I will be using a line graph this time to track the cases of the given states in the given period of time.

ggplot(smallpox3, aes(x = year, y = count, color = state)) +
  ggtitle("Smallpox in Colorado, Connecticut, and Georgia in the 1930s") +
  xlab("year") + 
  ylab("Number of cases") + 
  theme_minimal(base_size = 14) +
  scale_x_continuous(breaks = c(1930, 1932, 1934, 1936, 1938)) +
  geom_point() + 
  geom_line() + 
  scale_color_brewer(palette = 'Set2')

What do these visualizations represent ?

I see a very positive trend amongst most diseases in the dataset because the number of cases has been decreasing over time. In the first visualization, one can tell that because California and Florida have a large population, they would also have more Hepatitis A cases than states like Maryland or even New York. However, I was not expecting the gap that California would create by having much more Hepatitis A cases in 1966. What is also surprising is how fast California has recovered by reducing the number of cases, while the trend has been more steady in states like Maryland or New York. I understand that these last two states have a smaller population, but I was still very surprised by the graph results. In the second visualization, when studying Polio cases in Alabama, Arizona, Texas, and Virginia in the 1940s, there were interesting patterns I noticed. Texas was clearly the state with more Polio cases due to its large population, but the four states had a very inconsistent behavior throughout the decade. I came to this conclusion because every two years they would increase the number of cases and then after another two years it would decrease. Perhaps, with the exception of Arizona because the number of cases was very steady throughout the decade. Definitely very interesting to see the number of Polio cases in the other states go up and down in that decade. Finally, in my third visualization where I used data of smallpox in Colorado, Connecticut, and Georgia during the 1930s. The number of smallpox cases in these states was not very high, but Colorado had a difficult start of the decade with almost 600 cases, then it decreased to less than 100 to finally end up with almost 400 cases by the end of the decade. This was a very surprising behavior considering that Connecticut and Georgia also had their up and downs, but proportionally to their population it was a very steady trend.

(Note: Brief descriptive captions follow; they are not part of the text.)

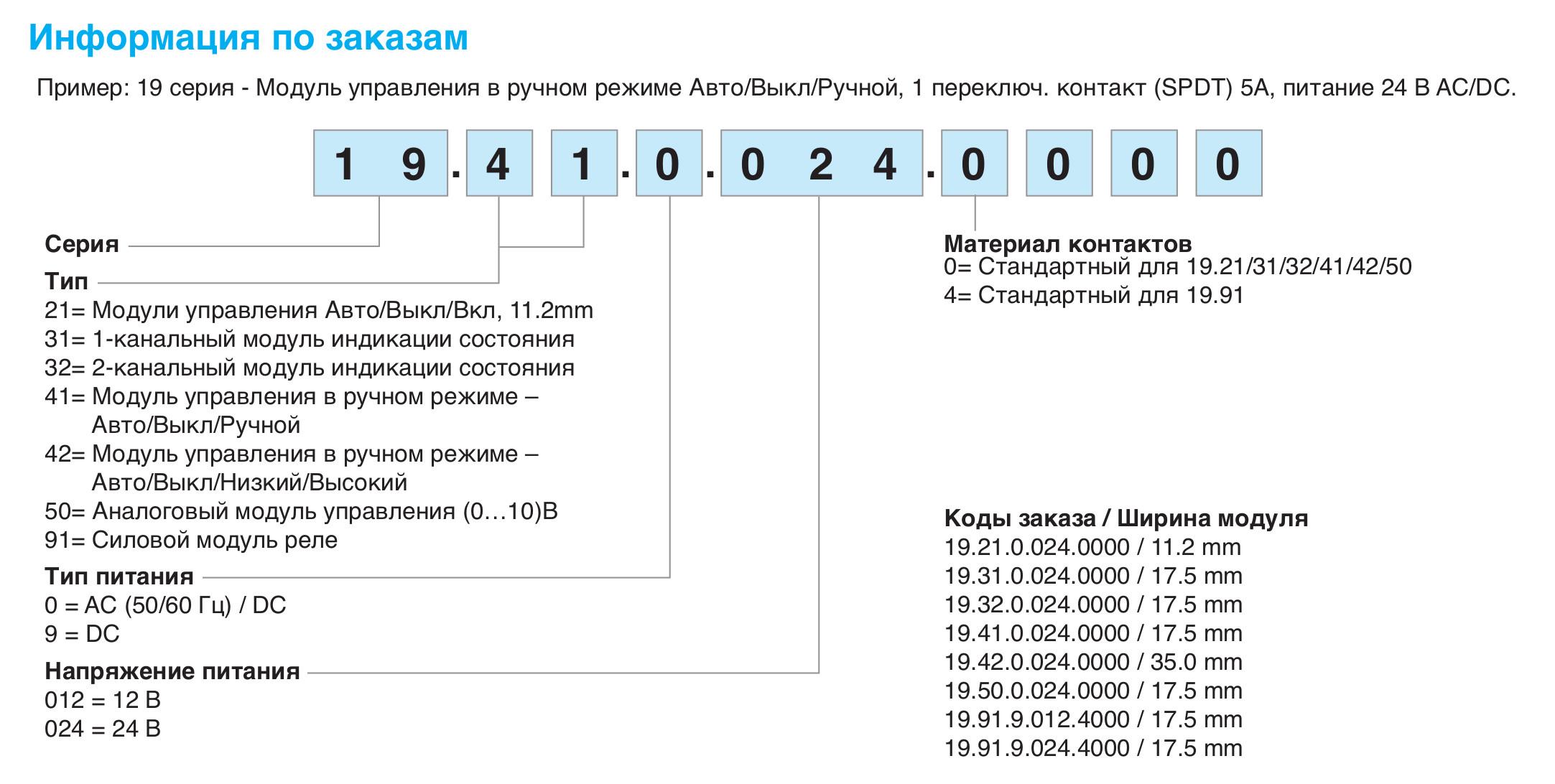 Таблица для заказа Finder 19 серии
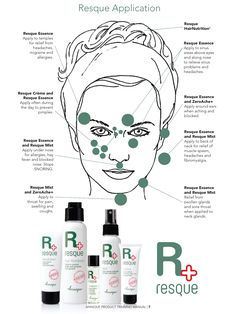 Sinus Migraine, Sinus Problems, Helping People, Allergies, Health And Beauty, How To Apply, Range, Skin Care, Beauty Products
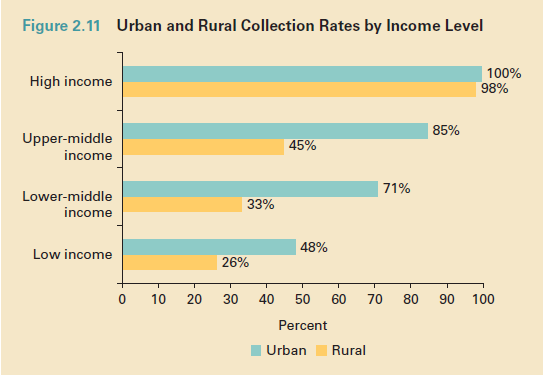 waste collection by income level_urban rural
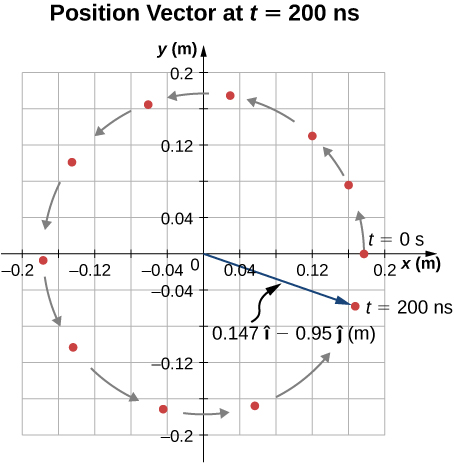 A graph of y position as a function of x position is shown. Both x and y are measured in meters and run from -0.2 to 0.2. A proton is moving in a counterclockwise circle centered on the origin is shown at 11 different times. At t = 0 s the particle is at x = 0.175 m and y = 0. At t = 200 nanoseconds, the particle is at a position given by vector 0.147 I hat minus 0.95 j hat meters.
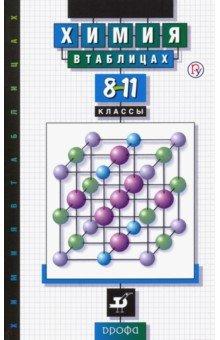 Химия в таблицах. 8-11 классы. Справочное пособие химия в таблицах 8 11 классы справочное пособие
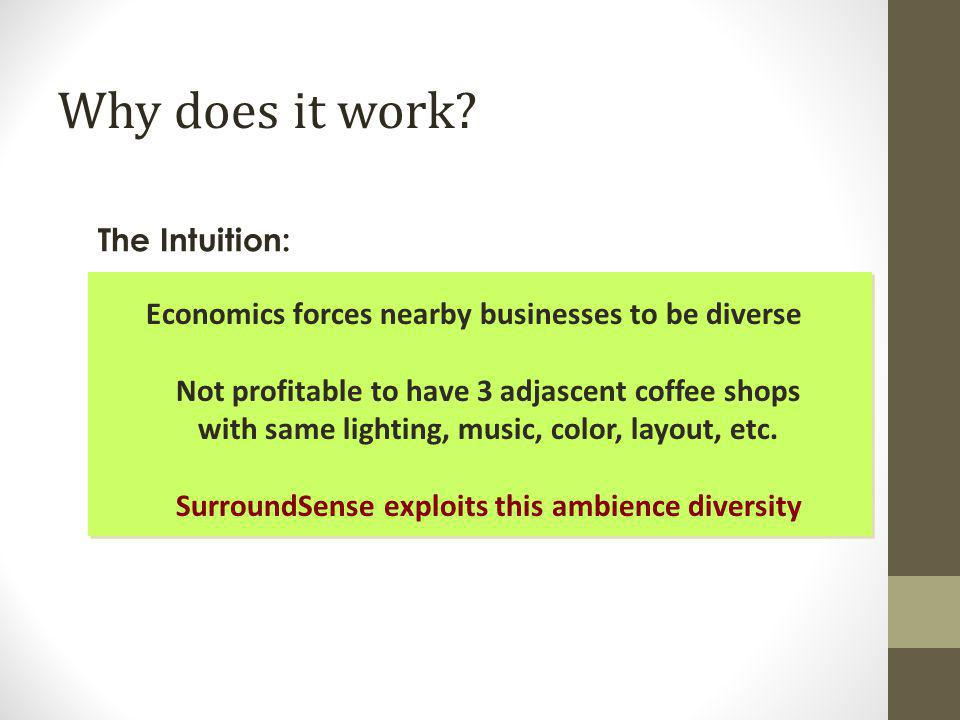 Why does it work The Intuition:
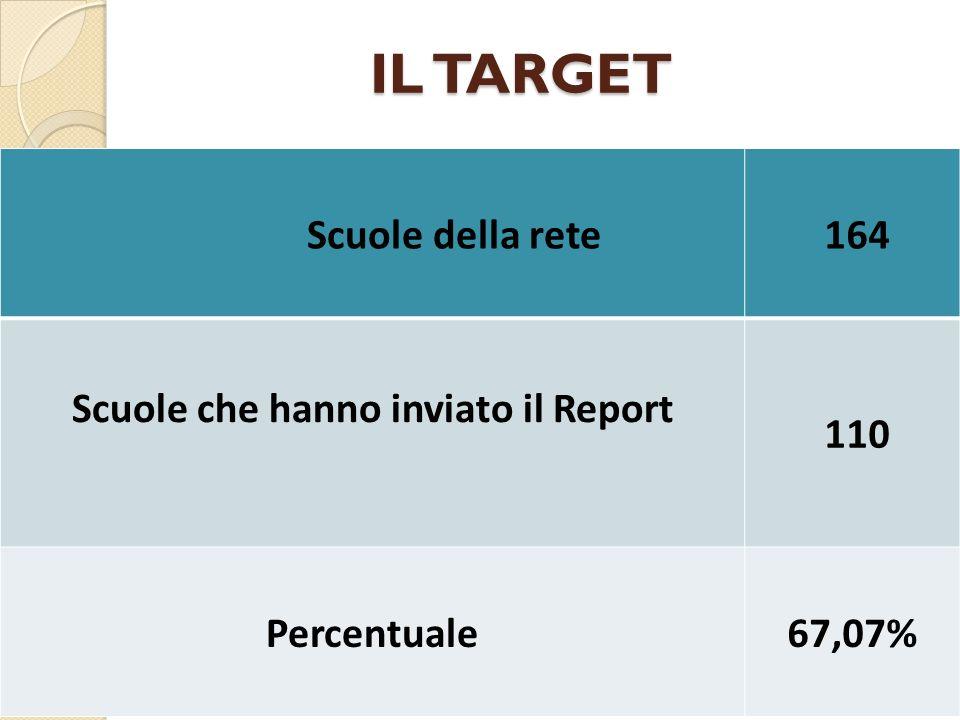 IL TARGET Scuole della rete 164 Scuole che hanno inviato il Report 110 Percentuale67,07%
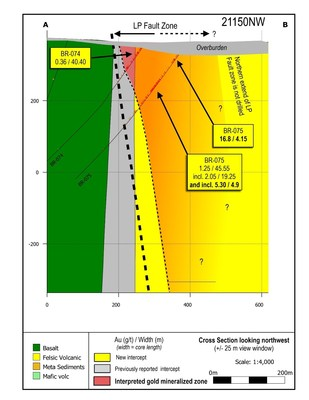 Figure 2: Cross section 21150 looking northwest, the first drill section completed into the Gap zone. (CNW Group/Great Bear Resources Ltd.)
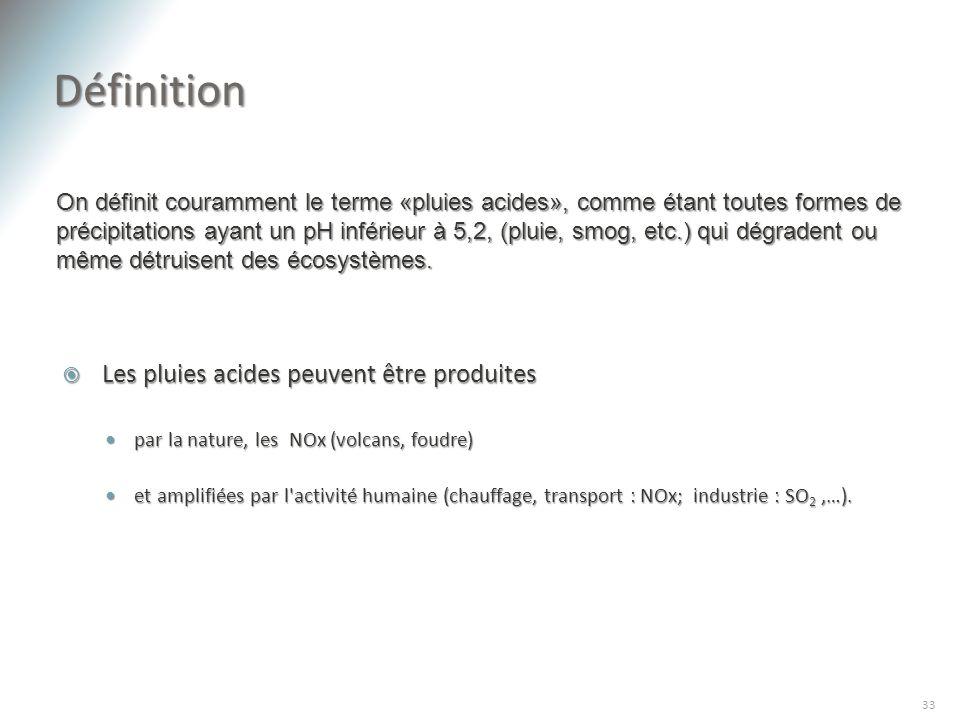 Les pluies acides peuvent être produites Les pluies acides peuvent être produites par la nature, les NOx (volcans, foudre) par la nature, les NOx (vol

What could have been included ?

I am glad with the progress I have made with this data class, it is surprising that I could do this project in my own after just weeks of starting the class. I know that I will continue to make progress, so there are some things I wish I could have included in this project to make it even more sophisticated and attractive. For instance, I would have liked to compare the number of cases of different states with different sizes of population by percentages. That way it would not matter if I compared California to Hawaii despite of the population because I could use number of cases per one hundred people or something similar. In other words, my goal for the end of the semester will be to use more variables of this dataset and have a rich comparison of the contagious diseases between states.